Two lines in the data below mark the range: the one with "The greedy search" and the one with "For K_0 original". Return both, along with every line between them, exactly.

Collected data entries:
####
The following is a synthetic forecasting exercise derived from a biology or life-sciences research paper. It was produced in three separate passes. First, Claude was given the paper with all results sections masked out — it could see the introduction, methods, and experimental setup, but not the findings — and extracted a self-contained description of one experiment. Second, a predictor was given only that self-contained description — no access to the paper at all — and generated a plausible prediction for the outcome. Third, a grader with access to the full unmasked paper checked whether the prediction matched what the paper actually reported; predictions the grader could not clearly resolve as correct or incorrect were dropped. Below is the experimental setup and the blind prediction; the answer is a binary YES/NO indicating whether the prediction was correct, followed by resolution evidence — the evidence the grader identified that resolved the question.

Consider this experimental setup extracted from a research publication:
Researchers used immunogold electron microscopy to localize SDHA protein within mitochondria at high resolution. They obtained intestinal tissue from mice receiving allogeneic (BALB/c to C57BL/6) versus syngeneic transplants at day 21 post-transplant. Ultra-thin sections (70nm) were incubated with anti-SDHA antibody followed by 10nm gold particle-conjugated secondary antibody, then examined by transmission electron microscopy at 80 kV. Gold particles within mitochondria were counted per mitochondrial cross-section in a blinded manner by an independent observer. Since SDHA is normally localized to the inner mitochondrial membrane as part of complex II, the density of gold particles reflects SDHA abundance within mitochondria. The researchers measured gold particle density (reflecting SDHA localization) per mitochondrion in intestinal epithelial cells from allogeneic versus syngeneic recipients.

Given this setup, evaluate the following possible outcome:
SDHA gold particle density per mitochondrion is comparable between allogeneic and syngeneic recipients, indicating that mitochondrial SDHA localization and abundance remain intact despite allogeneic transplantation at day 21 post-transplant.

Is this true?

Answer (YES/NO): NO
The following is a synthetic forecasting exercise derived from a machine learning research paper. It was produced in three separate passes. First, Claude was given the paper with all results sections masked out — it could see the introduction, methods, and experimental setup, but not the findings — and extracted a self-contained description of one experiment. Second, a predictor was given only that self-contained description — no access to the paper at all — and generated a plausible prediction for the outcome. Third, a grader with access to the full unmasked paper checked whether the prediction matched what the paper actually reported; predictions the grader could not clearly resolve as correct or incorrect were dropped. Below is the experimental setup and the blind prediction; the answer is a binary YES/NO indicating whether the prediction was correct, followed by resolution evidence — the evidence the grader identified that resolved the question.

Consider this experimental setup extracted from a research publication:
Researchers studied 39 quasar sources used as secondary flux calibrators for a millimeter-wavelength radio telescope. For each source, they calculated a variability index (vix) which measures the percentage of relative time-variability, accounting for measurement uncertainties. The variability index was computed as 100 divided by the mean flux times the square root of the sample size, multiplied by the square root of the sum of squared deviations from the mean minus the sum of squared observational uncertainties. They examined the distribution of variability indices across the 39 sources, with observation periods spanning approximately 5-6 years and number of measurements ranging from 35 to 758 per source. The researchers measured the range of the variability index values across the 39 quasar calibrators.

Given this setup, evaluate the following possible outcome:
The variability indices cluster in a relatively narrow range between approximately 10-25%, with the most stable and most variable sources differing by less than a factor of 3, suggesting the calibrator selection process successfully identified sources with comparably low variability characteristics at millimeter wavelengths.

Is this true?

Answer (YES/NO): NO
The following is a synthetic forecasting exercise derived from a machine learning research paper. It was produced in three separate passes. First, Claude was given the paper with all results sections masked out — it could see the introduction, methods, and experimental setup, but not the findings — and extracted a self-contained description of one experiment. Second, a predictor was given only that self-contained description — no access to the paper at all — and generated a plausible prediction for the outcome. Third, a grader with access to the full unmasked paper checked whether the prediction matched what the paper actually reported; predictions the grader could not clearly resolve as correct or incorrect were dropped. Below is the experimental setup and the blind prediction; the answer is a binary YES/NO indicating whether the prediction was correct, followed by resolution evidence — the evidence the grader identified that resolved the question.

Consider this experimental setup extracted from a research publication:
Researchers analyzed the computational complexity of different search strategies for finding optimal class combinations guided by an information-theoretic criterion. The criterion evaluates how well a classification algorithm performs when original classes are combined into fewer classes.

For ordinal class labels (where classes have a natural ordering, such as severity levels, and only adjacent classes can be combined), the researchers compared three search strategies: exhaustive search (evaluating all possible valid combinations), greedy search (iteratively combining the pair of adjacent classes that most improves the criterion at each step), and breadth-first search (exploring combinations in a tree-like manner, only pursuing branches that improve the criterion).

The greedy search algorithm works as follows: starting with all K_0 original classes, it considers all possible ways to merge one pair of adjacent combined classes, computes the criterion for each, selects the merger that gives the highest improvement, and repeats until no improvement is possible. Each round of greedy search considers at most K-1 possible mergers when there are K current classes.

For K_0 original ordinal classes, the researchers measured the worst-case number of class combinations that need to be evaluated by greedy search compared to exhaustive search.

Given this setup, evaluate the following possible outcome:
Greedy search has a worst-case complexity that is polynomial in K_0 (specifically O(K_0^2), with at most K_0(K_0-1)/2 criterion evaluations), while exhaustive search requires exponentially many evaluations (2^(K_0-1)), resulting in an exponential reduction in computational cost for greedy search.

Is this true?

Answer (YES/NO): YES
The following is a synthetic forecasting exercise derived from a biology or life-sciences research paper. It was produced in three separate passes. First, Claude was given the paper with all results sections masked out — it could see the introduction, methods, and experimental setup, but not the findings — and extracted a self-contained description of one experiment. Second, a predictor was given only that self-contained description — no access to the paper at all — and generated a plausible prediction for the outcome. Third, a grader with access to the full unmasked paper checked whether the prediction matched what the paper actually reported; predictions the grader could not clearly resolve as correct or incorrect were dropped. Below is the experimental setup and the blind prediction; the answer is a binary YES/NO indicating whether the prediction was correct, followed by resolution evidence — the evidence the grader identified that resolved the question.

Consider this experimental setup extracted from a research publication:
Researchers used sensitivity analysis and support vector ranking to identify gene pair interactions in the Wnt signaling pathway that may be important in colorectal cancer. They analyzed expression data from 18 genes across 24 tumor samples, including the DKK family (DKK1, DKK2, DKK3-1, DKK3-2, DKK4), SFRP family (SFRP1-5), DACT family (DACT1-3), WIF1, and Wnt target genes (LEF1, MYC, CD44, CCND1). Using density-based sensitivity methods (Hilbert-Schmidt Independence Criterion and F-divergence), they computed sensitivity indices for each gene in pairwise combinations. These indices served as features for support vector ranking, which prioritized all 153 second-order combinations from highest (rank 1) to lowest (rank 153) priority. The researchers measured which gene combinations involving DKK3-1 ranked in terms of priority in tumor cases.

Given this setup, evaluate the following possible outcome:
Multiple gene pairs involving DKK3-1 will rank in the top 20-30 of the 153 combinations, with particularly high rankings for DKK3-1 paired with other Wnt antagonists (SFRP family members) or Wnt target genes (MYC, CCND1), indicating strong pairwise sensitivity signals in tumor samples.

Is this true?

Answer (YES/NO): NO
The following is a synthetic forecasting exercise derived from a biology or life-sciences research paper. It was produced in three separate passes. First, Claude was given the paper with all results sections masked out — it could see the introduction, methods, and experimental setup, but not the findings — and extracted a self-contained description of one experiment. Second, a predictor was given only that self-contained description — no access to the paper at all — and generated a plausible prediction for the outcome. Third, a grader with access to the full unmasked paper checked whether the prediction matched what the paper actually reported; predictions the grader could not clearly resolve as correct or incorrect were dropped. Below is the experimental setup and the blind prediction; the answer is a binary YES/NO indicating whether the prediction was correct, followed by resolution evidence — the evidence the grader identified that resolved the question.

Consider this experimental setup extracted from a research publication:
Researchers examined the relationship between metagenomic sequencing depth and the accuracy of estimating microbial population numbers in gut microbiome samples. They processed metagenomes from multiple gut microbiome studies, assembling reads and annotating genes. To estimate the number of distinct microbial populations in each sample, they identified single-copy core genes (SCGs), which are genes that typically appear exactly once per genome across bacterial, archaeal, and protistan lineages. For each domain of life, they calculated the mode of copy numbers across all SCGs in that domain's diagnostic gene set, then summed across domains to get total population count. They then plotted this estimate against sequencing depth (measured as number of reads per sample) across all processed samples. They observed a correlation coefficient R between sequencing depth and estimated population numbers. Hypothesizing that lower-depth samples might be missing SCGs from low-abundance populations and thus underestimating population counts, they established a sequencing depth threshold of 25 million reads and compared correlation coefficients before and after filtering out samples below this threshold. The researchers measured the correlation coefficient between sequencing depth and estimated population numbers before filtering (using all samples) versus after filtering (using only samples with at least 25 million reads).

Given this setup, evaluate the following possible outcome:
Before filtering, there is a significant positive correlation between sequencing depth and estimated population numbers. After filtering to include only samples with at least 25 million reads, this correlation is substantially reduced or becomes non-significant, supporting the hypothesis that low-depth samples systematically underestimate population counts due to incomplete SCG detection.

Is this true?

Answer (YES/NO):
####
* **ANSWER TO THIS EXERCISE**:
The greedy search algorithm works as follows: starting with all K_0 original classes, it considers all possible ways to merge one pair of adjacent combined classes, computes the criterion for each, selects the merger that gives the highest improvement, and repeats until no improvement is possible. Each round of greedy search considers at most K-1 possible mergers when there are K current classes.

For K_0 original ordinal classes, the researchers measured the worst-case number of class combinations that need to be evaluated by greedy search compared to exhaustive search.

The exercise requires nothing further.